Action item =
Transcribe the following records in full, exactly as shown.

Exercise material =
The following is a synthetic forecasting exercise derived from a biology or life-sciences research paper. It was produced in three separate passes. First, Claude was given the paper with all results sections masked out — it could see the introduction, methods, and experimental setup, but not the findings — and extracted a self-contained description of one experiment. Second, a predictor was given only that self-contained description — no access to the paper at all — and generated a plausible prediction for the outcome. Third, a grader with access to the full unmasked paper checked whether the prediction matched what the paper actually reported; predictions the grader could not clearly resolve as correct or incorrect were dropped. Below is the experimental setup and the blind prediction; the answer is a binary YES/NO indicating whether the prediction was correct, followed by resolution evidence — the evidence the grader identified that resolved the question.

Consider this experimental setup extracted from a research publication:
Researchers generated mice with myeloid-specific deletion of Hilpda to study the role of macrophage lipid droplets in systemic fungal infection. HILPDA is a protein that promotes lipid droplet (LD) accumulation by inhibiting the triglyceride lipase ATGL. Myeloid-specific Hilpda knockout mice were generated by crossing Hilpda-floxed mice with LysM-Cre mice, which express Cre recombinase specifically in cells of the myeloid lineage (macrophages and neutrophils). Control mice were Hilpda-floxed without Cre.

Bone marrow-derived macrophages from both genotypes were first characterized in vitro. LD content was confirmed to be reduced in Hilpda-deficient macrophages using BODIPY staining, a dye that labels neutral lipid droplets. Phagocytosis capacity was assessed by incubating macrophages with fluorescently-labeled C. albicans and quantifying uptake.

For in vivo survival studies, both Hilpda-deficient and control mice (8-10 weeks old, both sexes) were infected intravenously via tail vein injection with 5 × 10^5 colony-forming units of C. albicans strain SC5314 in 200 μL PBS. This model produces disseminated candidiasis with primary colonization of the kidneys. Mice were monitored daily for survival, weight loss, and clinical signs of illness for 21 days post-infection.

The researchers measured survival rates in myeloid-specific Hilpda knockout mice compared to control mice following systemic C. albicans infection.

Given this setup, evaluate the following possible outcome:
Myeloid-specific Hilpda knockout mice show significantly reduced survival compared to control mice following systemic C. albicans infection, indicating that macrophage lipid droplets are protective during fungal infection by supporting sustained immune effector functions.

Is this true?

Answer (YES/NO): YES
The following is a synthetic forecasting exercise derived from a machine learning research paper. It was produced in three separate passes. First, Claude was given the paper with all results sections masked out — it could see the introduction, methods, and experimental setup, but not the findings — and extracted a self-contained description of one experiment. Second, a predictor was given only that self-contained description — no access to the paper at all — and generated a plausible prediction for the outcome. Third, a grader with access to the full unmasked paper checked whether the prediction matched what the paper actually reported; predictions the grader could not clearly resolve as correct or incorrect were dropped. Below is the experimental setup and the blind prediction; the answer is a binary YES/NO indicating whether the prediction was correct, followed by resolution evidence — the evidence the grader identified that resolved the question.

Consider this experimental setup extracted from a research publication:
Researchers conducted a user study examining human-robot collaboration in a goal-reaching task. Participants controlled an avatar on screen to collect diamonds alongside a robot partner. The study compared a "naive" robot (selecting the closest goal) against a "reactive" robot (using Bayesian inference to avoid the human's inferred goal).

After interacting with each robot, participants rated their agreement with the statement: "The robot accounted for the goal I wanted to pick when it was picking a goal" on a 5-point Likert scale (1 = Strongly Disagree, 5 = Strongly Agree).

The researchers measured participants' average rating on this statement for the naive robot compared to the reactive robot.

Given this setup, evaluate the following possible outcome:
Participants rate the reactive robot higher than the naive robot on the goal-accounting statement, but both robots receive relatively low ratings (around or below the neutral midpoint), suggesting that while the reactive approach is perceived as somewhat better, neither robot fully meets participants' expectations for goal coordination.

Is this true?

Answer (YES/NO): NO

Response below =
The following is a synthetic forecasting exercise derived from a biology or life-sciences research paper. It was produced in three separate passes. First, Claude was given the paper with all results sections masked out — it could see the introduction, methods, and experimental setup, but not the findings — and extracted a self-contained description of one experiment. Second, a predictor was given only that self-contained description — no access to the paper at all — and generated a plausible prediction for the outcome. Third, a grader with access to the full unmasked paper checked whether the prediction matched what the paper actually reported; predictions the grader could not clearly resolve as correct or incorrect were dropped. Below is the experimental setup and the blind prediction; the answer is a binary YES/NO indicating whether the prediction was correct, followed by resolution evidence — the evidence the grader identified that resolved the question.

Consider this experimental setup extracted from a research publication:
Researchers generated mice with myeloid-specific deletion of Hilpda to study the role of macrophage lipid droplets in systemic fungal infection. HILPDA is a protein that promotes lipid droplet (LD) accumulation by inhibiting the triglyceride lipase ATGL. Myeloid-specific Hilpda knockout mice were generated by crossing Hilpda-floxed mice with LysM-Cre mice, which express Cre recombinase specifically in cells of the myeloid lineage (macrophages and neutrophils). Control mice were Hilpda-floxed without Cre.

Bone marrow-derived macrophages from both genotypes were first characterized in vitro. LD content was confirmed to be reduced in Hilpda-deficient macrophages using BODIPY staining, a dye that labels neutral lipid droplets. Phagocytosis capacity was assessed by incubating macrophages with fluorescently-labeled C. albicans and quantifying uptake.

For in vivo survival studies, both Hilpda-deficient and control mice (8-10 weeks old, both sexes) were infected intravenously via tail vein injection with 5 × 10^5 colony-forming units of C. albicans strain SC5314 in 200 μL PBS. This model produces disseminated candidiasis with primary colonization of the kidneys. Mice were monitored daily for survival, weight loss, and clinical signs of illness for 21 days post-infection.

The researchers measured survival rates in myeloid-specific Hilpda knockout mice compared to control mice following systemic C. albicans infection.

Given this setup, evaluate the following possible outcome:
Myeloid-specific Hilpda knockout mice show significantly reduced survival compared to control mice following systemic C. albicans infection, indicating that macrophage lipid droplets are protective during fungal infection by supporting sustained immune effector functions.

Is this true?

Answer (YES/NO): YES
The following is a synthetic forecasting exercise derived from a machine learning research paper. It was produced in three separate passes. First, Claude was given the paper with all results sections masked out — it could see the introduction, methods, and experimental setup, but not the findings — and extracted a self-contained description of one experiment. Second, a predictor was given only that self-contained description — no access to the paper at all — and generated a plausible prediction for the outcome. Third, a grader with access to the full unmasked paper checked whether the prediction matched what the paper actually reported; predictions the grader could not clearly resolve as correct or incorrect were dropped. Below is the experimental setup and the blind prediction; the answer is a binary YES/NO indicating whether the prediction was correct, followed by resolution evidence — the evidence the grader identified that resolved the question.

Consider this experimental setup extracted from a research publication:
Researchers conducted a user study examining human-robot collaboration in a goal-reaching task. Participants controlled an avatar on screen to collect diamonds alongside a robot partner. The study compared a "naive" robot (selecting the closest goal) against a "reactive" robot (using Bayesian inference to avoid the human's inferred goal).

After interacting with each robot, participants rated their agreement with the statement: "The robot accounted for the goal I wanted to pick when it was picking a goal" on a 5-point Likert scale (1 = Strongly Disagree, 5 = Strongly Agree).

The researchers measured participants' average rating on this statement for the naive robot compared to the reactive robot.

Given this setup, evaluate the following possible outcome:
Participants rate the reactive robot higher than the naive robot on the goal-accounting statement, but both robots receive relatively low ratings (around or below the neutral midpoint), suggesting that while the reactive approach is perceived as somewhat better, neither robot fully meets participants' expectations for goal coordination.

Is this true?

Answer (YES/NO): NO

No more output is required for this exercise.